Alternatives considered

  1. Copy Python's context-manager protocol exactly. Rejected because __exit__ returning a suppression boolean imports exception-handler semantics that Incan intentionally does not want.

  2. Use only manual close(), end(), or release() calls. Rejected because manual pairing fails under early returns and ? propagation, and it makes ordinary resource APIs unnecessarily error-prone.

  3. Use only decorators for scoped behavior. Rejected because decorators cover declaration-shaped scopes well but do not cover arbitrary sub-operation blocks inside a function.

  4. Use only vocabulary blocks without a general with. Rejected because files, locks, temporary directories, output capture, and transactions deserve a general construct instead of domain syntax for every resource.

  5. Model context managers as destructors only. Rejected because destructors are not visible enough in Incan source, cannot receive an explicit ScopeExit, and would tie the public contract too closely to backend behavior.

Drawbacks

  • with adds another statement form and must coexist cleanly with existing with usage in type positions.
  • Context managers can hide meaningful side effects at block boundaries if APIs are poorly named.
  • Cleanup failure precedence is subtle when a body is already exiting with another error.
  • Async safety requires real design work; copying synchronous guard behavior into async code would be a correctness bug.
  • Vocabulary desugaring through context managers adds power that must remain descriptor-gated and visible to tooling.

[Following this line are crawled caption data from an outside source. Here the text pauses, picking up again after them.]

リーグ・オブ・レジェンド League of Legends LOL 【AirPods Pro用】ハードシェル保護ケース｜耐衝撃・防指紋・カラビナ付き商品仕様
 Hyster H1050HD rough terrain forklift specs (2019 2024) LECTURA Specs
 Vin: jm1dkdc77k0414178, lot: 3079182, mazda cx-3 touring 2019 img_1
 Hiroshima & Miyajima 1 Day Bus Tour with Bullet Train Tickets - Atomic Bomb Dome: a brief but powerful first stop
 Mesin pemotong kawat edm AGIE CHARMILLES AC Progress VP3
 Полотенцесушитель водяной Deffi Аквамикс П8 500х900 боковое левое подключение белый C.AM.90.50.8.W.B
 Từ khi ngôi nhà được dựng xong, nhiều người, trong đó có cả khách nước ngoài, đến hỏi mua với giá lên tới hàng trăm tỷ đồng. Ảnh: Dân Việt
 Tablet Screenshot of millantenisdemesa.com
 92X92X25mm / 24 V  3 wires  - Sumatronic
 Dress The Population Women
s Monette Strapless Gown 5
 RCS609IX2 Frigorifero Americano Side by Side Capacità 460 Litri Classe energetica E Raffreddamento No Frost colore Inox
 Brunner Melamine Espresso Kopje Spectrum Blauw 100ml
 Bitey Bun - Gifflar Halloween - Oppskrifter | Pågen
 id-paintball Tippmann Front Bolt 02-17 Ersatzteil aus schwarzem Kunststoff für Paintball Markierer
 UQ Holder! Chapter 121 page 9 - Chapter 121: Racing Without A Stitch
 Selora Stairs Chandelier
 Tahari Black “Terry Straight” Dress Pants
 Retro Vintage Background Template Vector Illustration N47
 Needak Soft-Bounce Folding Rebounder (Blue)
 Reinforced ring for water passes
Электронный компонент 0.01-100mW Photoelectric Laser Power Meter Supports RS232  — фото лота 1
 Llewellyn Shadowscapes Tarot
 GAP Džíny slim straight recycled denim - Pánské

Implementation architecture

This section is non-normative. A straightforward implementation can represent with as a scoped statement node whose lowering evaluates the manager once, calls the entry method, records whether entry succeeded, lowers the suite, and emits cleanup on every control-flow edge that leaves the suite. The emitted shape should preserve the existing meaning of returns, loop control, ? propagation, and panic/assert exits while inserting the cleanup call before the original exit continues.

Vocabulary blocks that lower through context managers can use the same internal representation after their descriptor has parsed and validated the block-specific header.

Layers affected

  • Parser / AST: new with statement syntax and a scoped statement representation are needed.
  • Typechecker / Symbol resolution: context expressions must satisfy the context-manager protocol, as bindings must receive the entered type, and async-safety constraints must be enforced.
  • IR Lowering: all suite exit edges must carry cleanup while preserving original control flow.
  • Emission: generated code must guarantee exactly-once cleanup after successful entry without relying on user-written cleanup calls.
  • Stdlib / Runtime (incan_stdlib): standard resources such as files, temporary directories, locks, capture helpers, scoped environment overrides, and telemetry span handles may implement the protocol.
  • Formatter: with suites need stable formatting and vocabulary blocks must preserve their descriptor-owned layout.
  • LSP / Tooling: hover, go-to-definition, diagnostics, and control-flow explanation should show the context-manager protocol and scoped binding.

Unresolved questions

  • What is the exact public spelling and payload shape of ScopeExit?
  • Should __enter__ and __exit__ use double-underscore names, or should Incan prefer explicit protocol names such as enter_context and exit_context?
  • What deterministic precedence rule should apply when __exit__ fails while the suite is already exiting with an error or panic?
  • Should as allow pattern bindings, or only a single identifier?
  • What is the exact async-safety rule: reject await in synchronous context-manager suites, require an await-safe marker, or introduce a separate async context-manager protocol?
  • How should tooling display vocabulary blocks that lower through context managers without pretending the user wrote a with statement?